Apr 29, 2013

Stroke Prediction

Stroke is the third leading cause of death in the United States. It is also the principal cause of serious long-term disability. Stroke risk prediction can contribute significantly to its prevention and early treatment. Numerous medical studies and data analyses have been conducted to identify effective predictors of stroke.

Traditional studies adopted features (risk factors) that are verified  by  clinical trials  or  selected manually by medical experts. For example, one famous study by Lumley and others[1] built a 5-year  stroke prediction model using a set of 16 manually selected features. However, these manually selected features could miss some important indicators. For example,  past studies  have shown that there exist additional risk factors  for stroke such  as  creatinine level,  time  to  walk  15 feet,  and others.

THE DATA ::

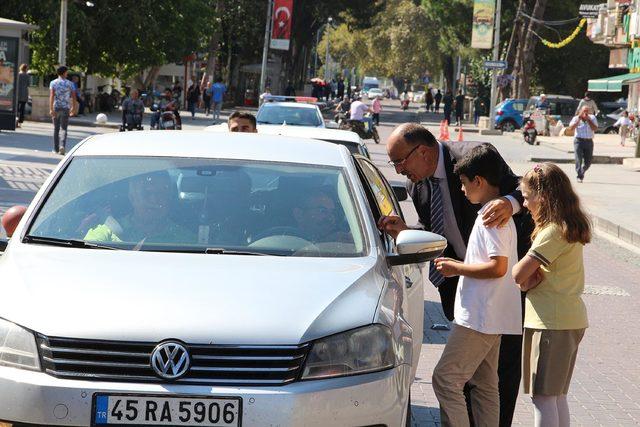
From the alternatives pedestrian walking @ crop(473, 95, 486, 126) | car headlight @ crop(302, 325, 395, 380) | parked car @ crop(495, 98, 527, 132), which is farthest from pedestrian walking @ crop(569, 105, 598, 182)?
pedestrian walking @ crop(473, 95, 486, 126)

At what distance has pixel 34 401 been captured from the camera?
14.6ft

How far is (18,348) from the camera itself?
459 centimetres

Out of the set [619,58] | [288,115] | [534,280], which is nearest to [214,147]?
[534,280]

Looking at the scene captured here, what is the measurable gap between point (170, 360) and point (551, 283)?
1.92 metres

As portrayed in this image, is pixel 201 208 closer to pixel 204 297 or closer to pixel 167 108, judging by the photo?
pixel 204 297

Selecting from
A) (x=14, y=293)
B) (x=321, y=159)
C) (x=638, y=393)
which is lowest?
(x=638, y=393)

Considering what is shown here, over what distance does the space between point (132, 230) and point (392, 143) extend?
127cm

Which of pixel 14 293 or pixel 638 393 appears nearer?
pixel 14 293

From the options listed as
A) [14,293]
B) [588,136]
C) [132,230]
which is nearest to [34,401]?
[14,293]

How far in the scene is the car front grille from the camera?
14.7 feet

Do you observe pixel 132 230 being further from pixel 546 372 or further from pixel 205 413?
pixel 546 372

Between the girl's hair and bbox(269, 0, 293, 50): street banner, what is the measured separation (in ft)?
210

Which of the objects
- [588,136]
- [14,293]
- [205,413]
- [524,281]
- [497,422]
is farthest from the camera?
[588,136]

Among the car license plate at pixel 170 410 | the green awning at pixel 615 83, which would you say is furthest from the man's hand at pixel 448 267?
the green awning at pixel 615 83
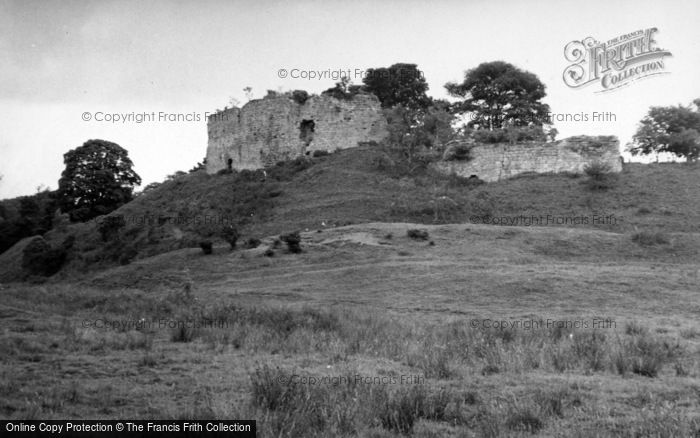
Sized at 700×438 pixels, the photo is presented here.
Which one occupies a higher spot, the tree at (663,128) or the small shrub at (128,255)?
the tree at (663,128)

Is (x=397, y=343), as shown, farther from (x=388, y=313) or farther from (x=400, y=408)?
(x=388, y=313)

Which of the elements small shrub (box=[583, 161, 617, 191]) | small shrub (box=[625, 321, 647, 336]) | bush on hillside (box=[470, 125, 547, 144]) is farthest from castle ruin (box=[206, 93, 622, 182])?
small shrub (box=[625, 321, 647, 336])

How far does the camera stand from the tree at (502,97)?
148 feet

ACTIVITY LIST ::
a. Transcribe the part of the stroke prediction passage that opens with the words "Apr 29, 2013" and closes with "feet,  and others.".
b. In the stroke prediction passage, how many manually selected features did the 5-year model built by Lumley and others use?

SOLVED PROBLEMS ::
a.
Apr 29, 2013

Stroke Prediction

Stroke is the third leading cause of death in the United States. It is also the principal cause of serious long-term disability. Stroke risk prediction can contribute significantly to its prevention and early treatment. Numerous medical studies and data analyses have been conducted to identify effective predictors of stroke.

Traditional studies adopted features (risk factors) that are verified  by  clinical trials  or  selected manually by medical experts. For example, one famous study by Lumley and others[1] built a 5-year  stroke prediction model using a set of 16 manually selected features. However, these manually selected features could miss some important indicators. For example,  past studies  have shown that there exist additional risk factors  for stroke such  as  creatinine level,  time  to  walk  15 feet,  and others.

b. 16 manually selected features.